I understand that whatwg makes that :// not a required part ... but this kinda matches what my naive brain thinks of as a URL and how to read it.

This entry was edited (1 day ago)
in reply to Peter Bindels

@dascandy @suzannealdrich @jbqueru add port numbers, IP addresses (v4, v6, zone id?), add options? How about IDN?

I see you used two slashes, but URIs actually don't have that. Many have no slashes at all.

But sure, everything *could* be written down in a spec. Getting the world to agree with that spec though: not so easy.

in reply to Peter Bindels

@dascandy @suzannealdrich @jbqueru I'm sorry but already while I worked at Mozilla and Firefox my colleagues were in team WHATWG and I'm pretty sure they still are.

And doing a standard for URLs without having the super powers involved and interested is obviously not going to make a successful spec

in reply to Henri Sivonen

@hsivonen @jimfuller the few times I tried to talk to whatwg I ended up against a wall (understandably so because all supporters are there and no so many doubters like myself) so I gave up. I agree and understand that's not providing technical details, but I have never felt even an inch of willingness to actually discuss the details.

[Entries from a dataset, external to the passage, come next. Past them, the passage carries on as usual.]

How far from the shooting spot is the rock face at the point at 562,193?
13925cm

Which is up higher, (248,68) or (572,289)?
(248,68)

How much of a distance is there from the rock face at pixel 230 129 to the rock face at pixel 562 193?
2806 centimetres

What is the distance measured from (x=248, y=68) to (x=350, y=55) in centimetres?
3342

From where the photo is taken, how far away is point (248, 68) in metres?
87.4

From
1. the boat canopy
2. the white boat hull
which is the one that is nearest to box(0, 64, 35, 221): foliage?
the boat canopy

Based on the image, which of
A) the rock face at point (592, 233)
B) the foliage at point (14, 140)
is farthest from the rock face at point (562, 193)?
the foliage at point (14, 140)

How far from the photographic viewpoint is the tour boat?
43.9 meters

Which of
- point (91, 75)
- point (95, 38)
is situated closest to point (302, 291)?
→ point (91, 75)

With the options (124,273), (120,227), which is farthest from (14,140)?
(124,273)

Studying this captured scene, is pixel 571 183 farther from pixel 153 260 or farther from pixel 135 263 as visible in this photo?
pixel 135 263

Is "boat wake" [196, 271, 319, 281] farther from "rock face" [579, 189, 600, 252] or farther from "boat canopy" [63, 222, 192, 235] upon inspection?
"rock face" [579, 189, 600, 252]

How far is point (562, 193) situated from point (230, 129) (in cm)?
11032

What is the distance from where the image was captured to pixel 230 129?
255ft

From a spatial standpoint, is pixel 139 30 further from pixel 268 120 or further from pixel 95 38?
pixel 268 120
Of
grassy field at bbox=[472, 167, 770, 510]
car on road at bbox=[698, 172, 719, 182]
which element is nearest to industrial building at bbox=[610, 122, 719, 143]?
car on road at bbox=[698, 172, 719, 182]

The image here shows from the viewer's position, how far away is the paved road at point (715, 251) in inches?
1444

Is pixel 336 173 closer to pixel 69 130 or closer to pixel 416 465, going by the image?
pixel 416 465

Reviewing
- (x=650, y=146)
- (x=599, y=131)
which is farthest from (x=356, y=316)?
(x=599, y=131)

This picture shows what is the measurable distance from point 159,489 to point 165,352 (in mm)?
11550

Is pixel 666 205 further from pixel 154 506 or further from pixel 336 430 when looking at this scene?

The '@' in the userinfo is probably a specific detail WHATWG changed from RFC3986.

in reply to Henri Sivonen

@hsivonen @jimfuller I'm also concerned about making a parser for (almost) general URLs like curl's as lenient as the WHATWG spec is, as then we would accept countless URLs that today would just be rejected. Primarily non-http(s):// ones I mean, even if we presume that people in general are fine with the WHATWG anything-goes style for http(s).